[Excerpts from a spatial dataset]
☆ ☆ ☆ ☆

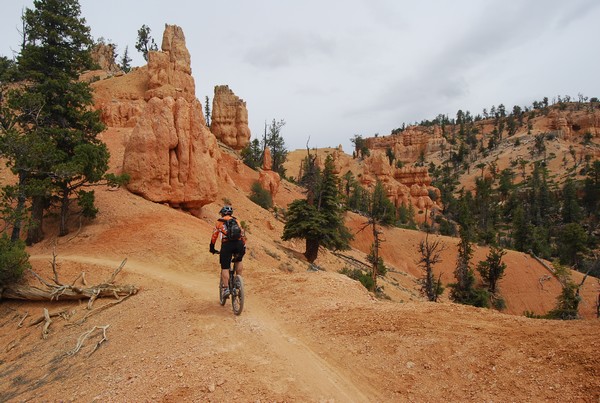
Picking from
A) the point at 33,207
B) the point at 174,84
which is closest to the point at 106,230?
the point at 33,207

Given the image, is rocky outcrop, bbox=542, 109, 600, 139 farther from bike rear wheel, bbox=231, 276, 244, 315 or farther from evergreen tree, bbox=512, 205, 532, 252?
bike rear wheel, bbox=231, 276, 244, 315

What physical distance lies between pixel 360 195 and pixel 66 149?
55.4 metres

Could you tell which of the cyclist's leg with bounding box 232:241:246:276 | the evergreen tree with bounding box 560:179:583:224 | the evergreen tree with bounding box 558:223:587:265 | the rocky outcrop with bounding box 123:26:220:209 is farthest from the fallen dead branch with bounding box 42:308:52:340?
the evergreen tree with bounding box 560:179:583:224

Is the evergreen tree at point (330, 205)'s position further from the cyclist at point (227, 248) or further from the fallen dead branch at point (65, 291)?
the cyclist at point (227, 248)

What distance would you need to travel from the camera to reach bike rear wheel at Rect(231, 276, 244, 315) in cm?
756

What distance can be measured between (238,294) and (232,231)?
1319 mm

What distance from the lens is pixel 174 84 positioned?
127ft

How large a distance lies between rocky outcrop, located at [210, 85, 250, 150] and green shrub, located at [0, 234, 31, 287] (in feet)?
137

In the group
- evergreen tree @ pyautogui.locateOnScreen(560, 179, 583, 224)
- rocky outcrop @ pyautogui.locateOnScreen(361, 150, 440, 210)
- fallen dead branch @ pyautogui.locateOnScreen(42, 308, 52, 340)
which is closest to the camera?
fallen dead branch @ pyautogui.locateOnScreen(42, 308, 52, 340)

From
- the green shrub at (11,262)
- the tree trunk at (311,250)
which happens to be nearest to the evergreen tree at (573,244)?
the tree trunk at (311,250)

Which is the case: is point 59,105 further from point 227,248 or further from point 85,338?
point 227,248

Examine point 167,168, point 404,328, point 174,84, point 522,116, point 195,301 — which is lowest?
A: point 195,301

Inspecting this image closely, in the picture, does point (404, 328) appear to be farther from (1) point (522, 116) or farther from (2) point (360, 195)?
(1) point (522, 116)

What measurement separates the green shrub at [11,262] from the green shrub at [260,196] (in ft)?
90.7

☆ ☆ ☆ ☆

**PROBLEM DESCRIPTION:** Write out again every line of the records, requests included, starting with the line that contains "Which is the" and going on through the end of the records. Scale each number in the answers (the point coordinates and the distance) by 1.2, rounding it to the same number of decimal places it had and rounding halves up.

**EXERCISE SOLUTION:**
Which is the case: is point 59,105 further from point 227,248 or further from point 85,338?
point 272,298

Examine point 167,168, point 404,328, point 174,84, point 522,116, point 195,301 — which is lowest?
A: point 234,361

Inspecting this image closely, in the picture, does point (404, 328) appear to be farther from (1) point (522, 116) or farther from (2) point (360, 195)?
(1) point (626, 139)

What measurement separates the green shrub at [11,262] from the green shrub at [260,196] (in ft)?
108.8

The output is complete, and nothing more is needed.